┌──
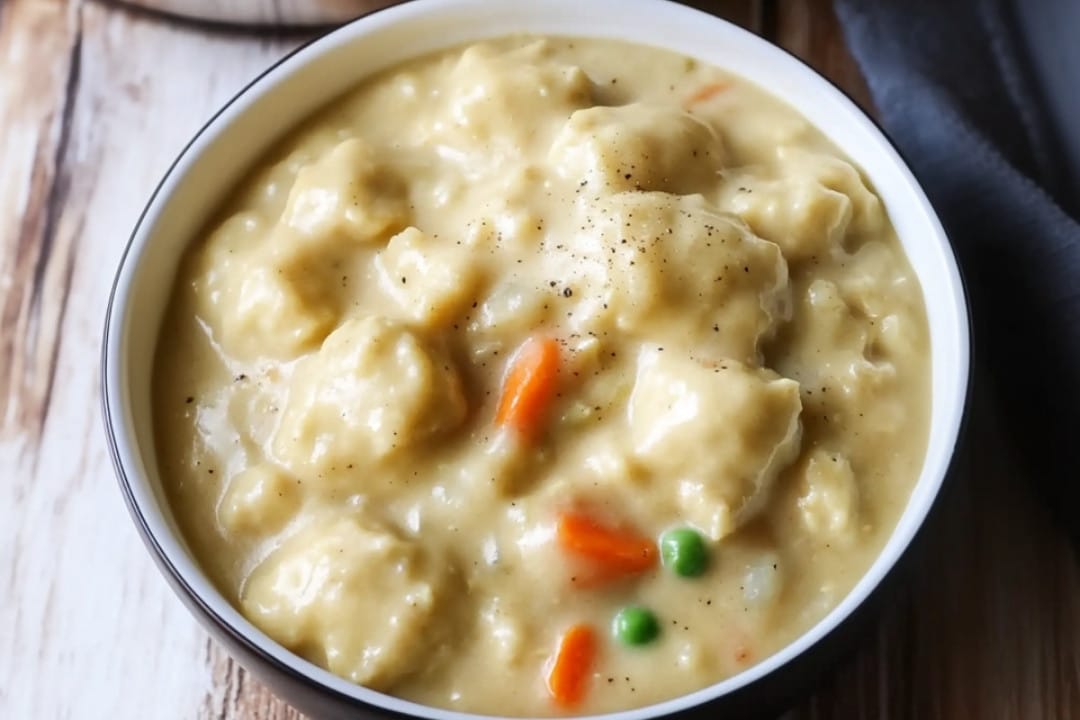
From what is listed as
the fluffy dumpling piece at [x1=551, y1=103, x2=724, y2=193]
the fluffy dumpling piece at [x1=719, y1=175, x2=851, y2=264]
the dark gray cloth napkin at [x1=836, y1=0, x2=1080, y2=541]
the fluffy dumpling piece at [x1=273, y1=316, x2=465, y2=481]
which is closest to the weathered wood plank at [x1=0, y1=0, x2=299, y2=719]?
the fluffy dumpling piece at [x1=273, y1=316, x2=465, y2=481]

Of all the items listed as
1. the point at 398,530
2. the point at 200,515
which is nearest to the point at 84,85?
the point at 200,515

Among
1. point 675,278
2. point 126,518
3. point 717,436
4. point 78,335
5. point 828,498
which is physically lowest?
point 126,518

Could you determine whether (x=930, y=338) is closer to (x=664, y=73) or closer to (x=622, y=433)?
(x=622, y=433)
└──
■ Task prompt ■
Write out all of the material above word for word, leaving out the picture.

■ Task answer ■
From what is listed as
the fluffy dumpling piece at [x1=551, y1=103, x2=724, y2=193]
the fluffy dumpling piece at [x1=719, y1=175, x2=851, y2=264]
the dark gray cloth napkin at [x1=836, y1=0, x2=1080, y2=541]
the fluffy dumpling piece at [x1=273, y1=316, x2=465, y2=481]
which is closest to the weathered wood plank at [x1=0, y1=0, x2=299, y2=719]?
the fluffy dumpling piece at [x1=273, y1=316, x2=465, y2=481]

Of all the items listed as
1. the point at 398,530
2. the point at 200,515
which is nearest to the point at 84,85?
the point at 200,515

Among
1. point 675,278
2. point 126,518
3. point 717,436
4. point 78,335
5. point 828,498
which is physically lowest?
point 126,518

Could you determine whether (x=930, y=338) is closer to (x=664, y=73) or closer to (x=622, y=433)?
(x=622, y=433)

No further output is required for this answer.